__Exercise requirements__: Summarize the fishing thread below in two sentences.

__Passage for review__:

^^^^^^^^

# PCB Beach/Jetties - 5/8



## ThaFish (Feb 27, 2013)

My dad & I went out to the jetties this morning to see if we could get him his first red. Unfortunately, he didn't hook into any, but I did land a 35'' bull red (should have gave him the rod . ). He beat me in the total fish count though. He actually had a great day, because he had three firsts. He got his first spanish, his first ladyfish, & his first toadfish. By the way, the toadfish was an absolute pig - 13.5''! Haha. Never seen one that big.. Anyways, while we were out at the jetties, Nathan & Caleb & Andrew were at the beach. Nathan got broke off on his Okuma Solterra 50W. He had 20'' of 130 lb. mono after his wire lead & still ended up having his mainline (50 lb. mono) shredded. Must have been a big shark that got tail-wrapped. Andrew got his first pompano, & Caleb got a decent whiting. Had the pomp & the whiting for dinner & they were both delicious! Great day today. 

As always, tight lines guys.


----------



## MrFish49 (Jun 30, 2012)

Great catch, never could work up the nerve to climb out there myself. Also how is the water looking?


----------



## MoganMan (Feb 24, 2013)

The water is a bit murky for the first 20-40 yards or so but after that it clears right up.


----------



## clunan1 (Mar 27, 2010)

Nice catch! Sounds like a good day.


----------

^^^^^^^^

__Supplied information__:
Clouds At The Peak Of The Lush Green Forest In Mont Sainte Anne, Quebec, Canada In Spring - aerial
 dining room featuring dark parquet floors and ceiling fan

^^^^^^^^

__Exercise response__: At the jetties, the poster's dad failed to hook his first red, but he caught his first spanish, his first ladyfish, and a 13.5-inch toadfish, while the poster landed a 35-inch bull red. At the beach, Nathan's 50 lb. mono mainline was shredded by what the poster thinks was a big tail-wrapped shark, Andrew got his first pompano, and Caleb got a decent whiting; a reply adds that the water is murky for the first 20-40 yards and then clears up.